▶ _WHAT THE TASK REQUIRES_:
In the abstract on diphenylalanine self-assembly below, answer these questions:
1. Which three salt solutions were tested?
2. Over what pH range was self-assembly examined?
3. How does the abstract describe the Cl- anion?

Start of EXCERPTED PASSAGE

Self-Assembly of Diphenylalanine-Based Nanostructures in Water and Electrolyte Solutions

Abstract

Diphenylalanine (FF) is a peptide that can form different nanostructures; this makes it particularly attractive for both biological and technological applications. However, any application using this type of nanostructures requires controlling their size and shape. Information is provided about the various structures formed through the peptide FF self-assembly in different salt solutions (NaCl, CaCl2, and AlCl3), concentrations (50 mM, 100 mM, and 200 mM), and pH (3 to 10). Transmission electron microscopy (TEM), scanning electron microscopy (SEM), and Fourier-transform infrared (FTIR) spectroscopy were used to characterize the nanotubes. Results show that FF nanotube formation through self-assembly is a delicate balance between electrostatic, hydrogen bonding, and hydrophobic interactions; any imbalance in these can impede nanotube formation. Our results demonstrate that salts, such as NaCl and CaCl2, along with the studied concentrations promote the formation of very long nanotube agglomerates. This would be due to a combined screening effect and the fact that cations are structure-forming and promote hydrophobic interactions; therefore, nanotube agglomeration occurs and also benefits electrostatic interactions, hydrogen bonds, and longer nanotubes. The presence of AlCl3 produces an imbalance in the abovementioned interactions because of excess Cl-, a structure-breaking anion that impedes the nanostructure formation.

End of EXCERPTED PASSAGE
Start of SOURCE INFORMATION

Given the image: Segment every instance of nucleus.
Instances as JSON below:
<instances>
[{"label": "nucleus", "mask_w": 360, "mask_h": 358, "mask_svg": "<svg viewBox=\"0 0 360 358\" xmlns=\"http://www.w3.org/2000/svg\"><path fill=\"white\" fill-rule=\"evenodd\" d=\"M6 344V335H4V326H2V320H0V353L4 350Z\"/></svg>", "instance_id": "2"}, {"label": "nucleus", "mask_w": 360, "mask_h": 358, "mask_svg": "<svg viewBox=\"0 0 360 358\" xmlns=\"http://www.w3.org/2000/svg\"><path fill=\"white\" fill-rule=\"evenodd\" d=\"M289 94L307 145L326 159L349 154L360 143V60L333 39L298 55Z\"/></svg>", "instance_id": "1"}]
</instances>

End of SOURCE INFORMATION

▶ _EXERCISE SOLUTION_:
1. NaCl, CaCl2, and AlCl3.
2. From pH 3 to 10.
3. As a structure-breaking anion that impedes nanostructure formation.